◆ **Task prompt**: Each line below should be repeated exactly, but no picture should be carried over.

Dataset excerpts
/---
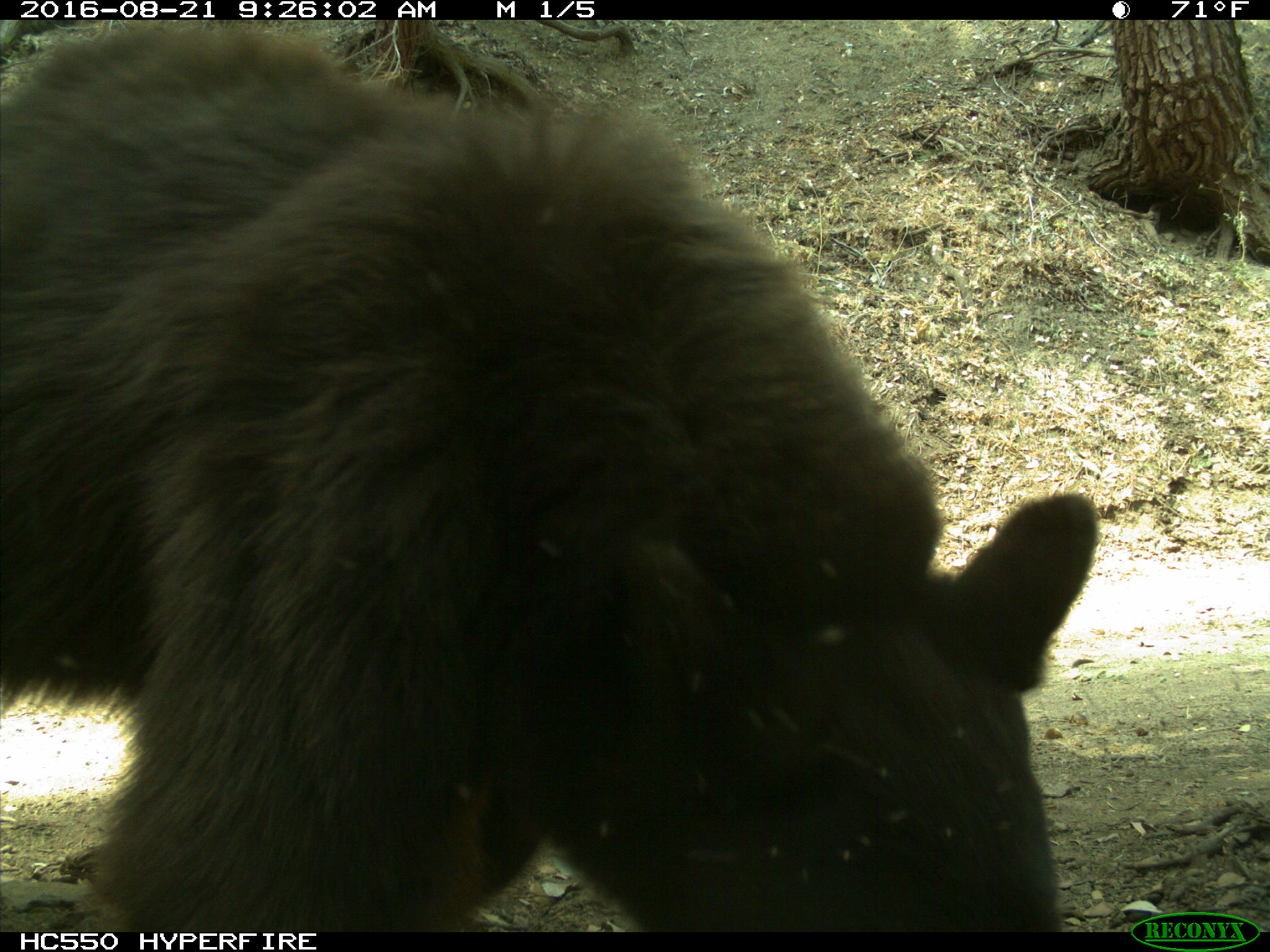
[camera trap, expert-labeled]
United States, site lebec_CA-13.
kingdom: Animalia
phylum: Chordata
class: Mammalia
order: Carnivora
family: Ursidae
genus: Ursus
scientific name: Ursus americanus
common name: american black bear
Ursus americanus (american black bear).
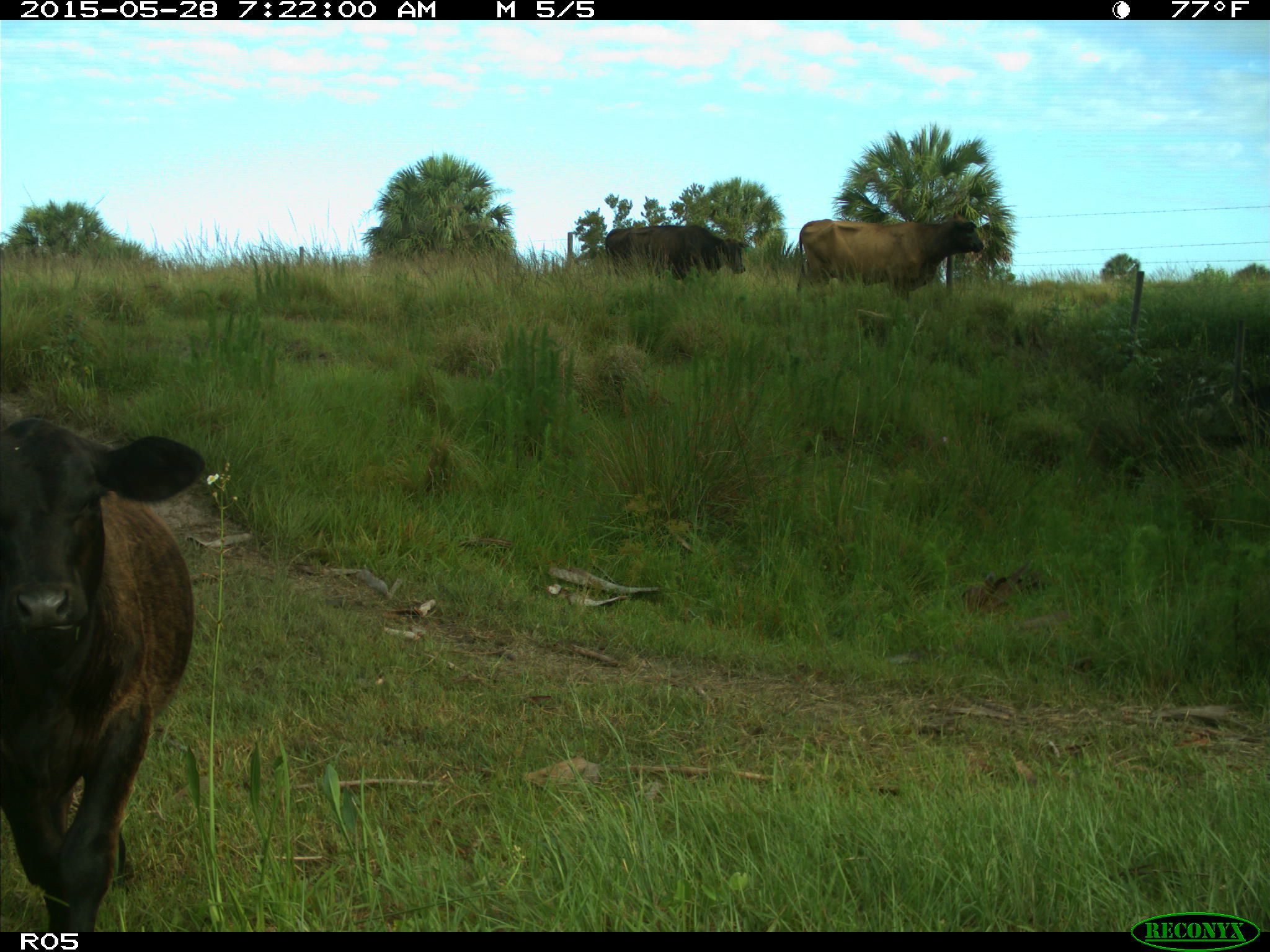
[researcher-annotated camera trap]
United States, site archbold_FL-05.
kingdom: Animalia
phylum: Chordata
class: Mammalia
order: Artiodactyla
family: Bovidae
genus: Bos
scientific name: Bos taurus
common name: domestic cow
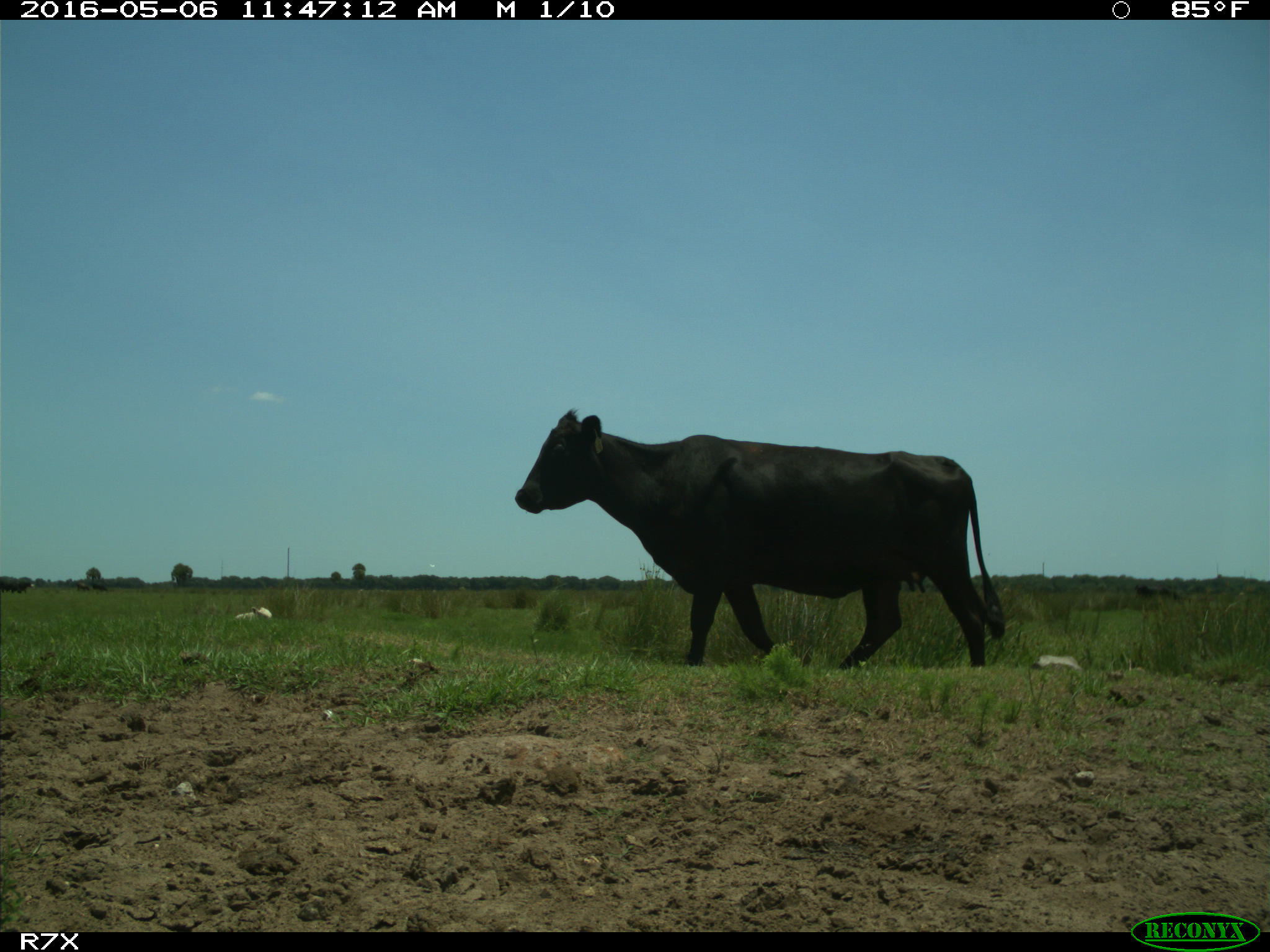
\---
◆ **Task answer**:
[camera trap, expert-labeled]
United States, site lebec_CA-13.
kingdom: Animalia
phylum: Chordata
class: Mammalia
order: Carnivora
family: Ursidae
genus: Ursus
scientific name: Ursus americanus
common name: american black bear
Ursus americanus (american black bear).
[researcher-annotated camera trap]
United States, site archbold_FL-05.
kingdom: Animalia
phylum: Chordata
class: Mammalia
order: Artiodactyla
family: Bovidae
genus: Bos
scientific name: Bos taurus
common name: domestic cow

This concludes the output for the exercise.